Document section
▬▬▬
Over the next one to two years, I predict that we’ll see a boom in climate tech startups, and startups that build the predicted effects of climate change directly into their business plans.
Some of these companies will be explicitly ‘green,’ with business plans and marketing that directly address climate change. Opus 12, for example, is recycling pollution, putting carbon emissions to work to produce chemicals and fuels, while Craste is preventing the toxic clouds that form every year in India when farmers burn crop residue by buying the crop stubble and using it to create products like organic packaging and furniture materials. Planetly develops digital tools that help companies analyse, reduce and offset their CO2 emissions, and Kleiderly, which launched the world’s first eyewear collection made from recycled textiles, are saving unwanted clothing from ending up in landfills, and thereby creating a circular economy.
The business opportunities that climate change is creating are worldwide and across industries.
Other companies are simply looking with clear eyes at the effects of climate change and building those effects into their plans. Eversend is building banking for Africa. On the face of it, this doesn’t sound like a climate change opportunity. However, the founder, Ugandan entrepreneur Stone Atwine is looking ahead to the insurance claims, the flows of payments, the forced migrations, and more that are predictable effects of climate change, and that will dramatically impact his business. This foresight sets up companies like Eversend to successfully meet the changing financial needs of customers.
But these few companies are just the beginning of a movement, and there are three big reasons why I believe now is the moment for climate startups to take off.
The biggest trends in tech sustainability
1. The business opportunity around climate change is clear
Climate change is already impacting all of our lives, around the globe. More extreme weather patterns, raging wildfires, rising sea levels are all effects of climate change that have become much too real over the past year. Future pandemics could also potentially be increasingly likely to spread, since climate change hits across things like temperature or rainfall patterns, which just happen to influence where and when pathogens appear. The need to halt or reverse the still growing amounts of carbon dioxide and methane in the atmosphere, paired with coping with the effects of climate change that are already here, together create huge opportunities for entrepreneurs to build companies around.
▬▬▬
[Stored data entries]
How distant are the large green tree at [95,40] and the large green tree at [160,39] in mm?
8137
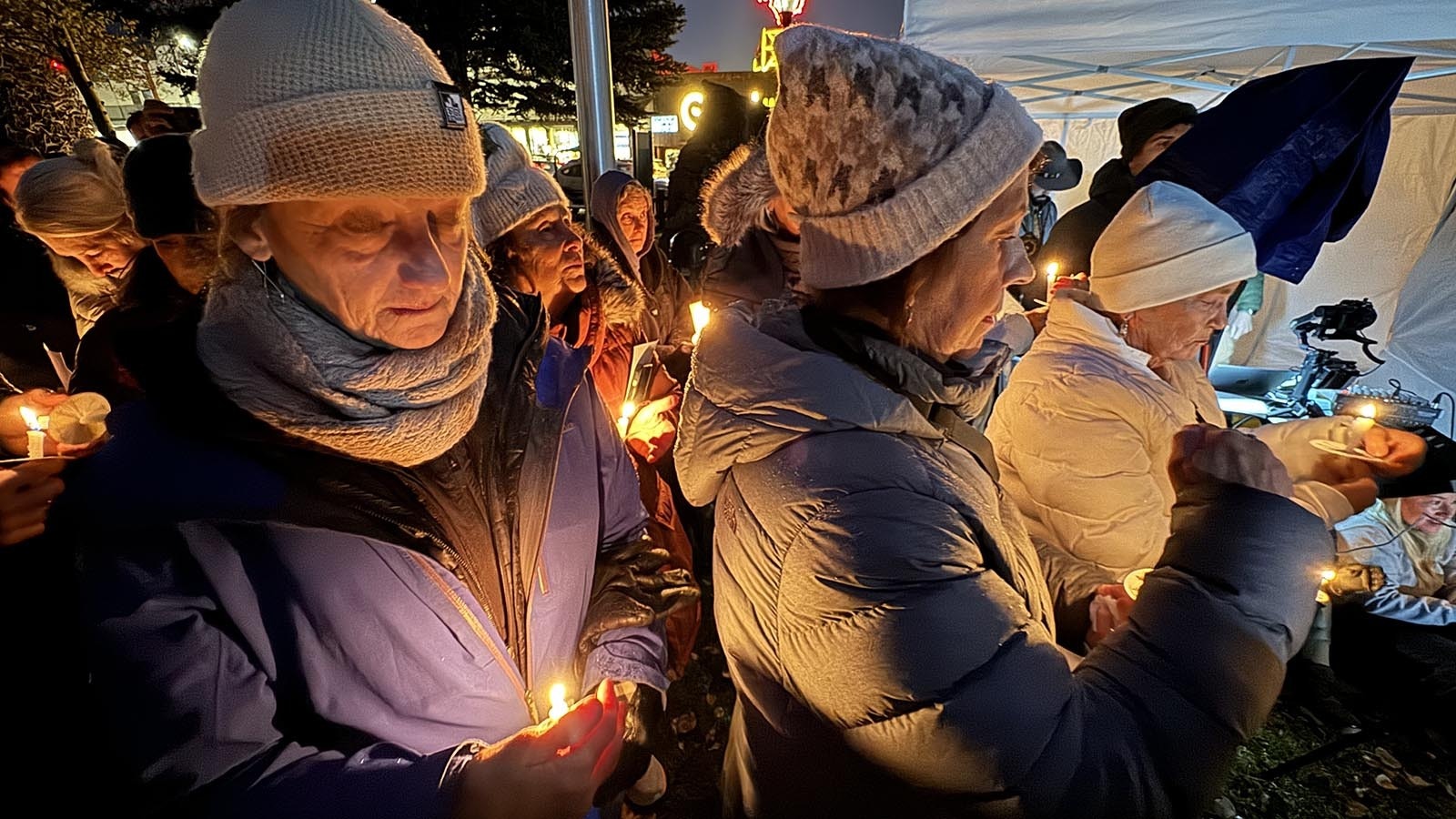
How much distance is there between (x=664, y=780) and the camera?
2875mm

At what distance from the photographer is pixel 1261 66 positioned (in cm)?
664

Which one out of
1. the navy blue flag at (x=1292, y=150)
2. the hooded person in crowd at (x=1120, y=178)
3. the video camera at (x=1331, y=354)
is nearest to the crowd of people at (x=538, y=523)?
the navy blue flag at (x=1292, y=150)

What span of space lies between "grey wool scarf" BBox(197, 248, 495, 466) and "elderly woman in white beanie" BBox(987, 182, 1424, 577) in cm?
191

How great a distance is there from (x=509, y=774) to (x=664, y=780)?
2.06 metres

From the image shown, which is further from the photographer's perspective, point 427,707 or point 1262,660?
point 427,707

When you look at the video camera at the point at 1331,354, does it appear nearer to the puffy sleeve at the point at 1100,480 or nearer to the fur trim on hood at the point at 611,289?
Answer: the puffy sleeve at the point at 1100,480

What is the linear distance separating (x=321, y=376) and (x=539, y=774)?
822mm

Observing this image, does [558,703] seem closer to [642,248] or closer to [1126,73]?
[642,248]

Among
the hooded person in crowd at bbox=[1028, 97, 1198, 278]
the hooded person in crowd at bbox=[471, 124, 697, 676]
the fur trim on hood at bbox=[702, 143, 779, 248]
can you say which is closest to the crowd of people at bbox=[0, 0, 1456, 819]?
the hooded person in crowd at bbox=[471, 124, 697, 676]

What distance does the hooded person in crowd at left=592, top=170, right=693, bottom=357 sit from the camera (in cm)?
402

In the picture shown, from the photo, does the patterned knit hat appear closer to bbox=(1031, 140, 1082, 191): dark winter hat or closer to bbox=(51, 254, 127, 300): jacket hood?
bbox=(51, 254, 127, 300): jacket hood

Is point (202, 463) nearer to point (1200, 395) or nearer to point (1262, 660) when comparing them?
point (1262, 660)

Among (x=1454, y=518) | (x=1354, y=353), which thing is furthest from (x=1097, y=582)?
(x=1354, y=353)

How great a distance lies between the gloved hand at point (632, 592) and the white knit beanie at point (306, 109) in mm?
1049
▬▬▬
What the exercise asks
Retype the passage from the piece on climate tech startups, starting at "But these few" and ending at "to take off.".

Response
But these few companies are just the beginning of a movement, and there are three big reasons why I believe now is the moment for climate startups to take off.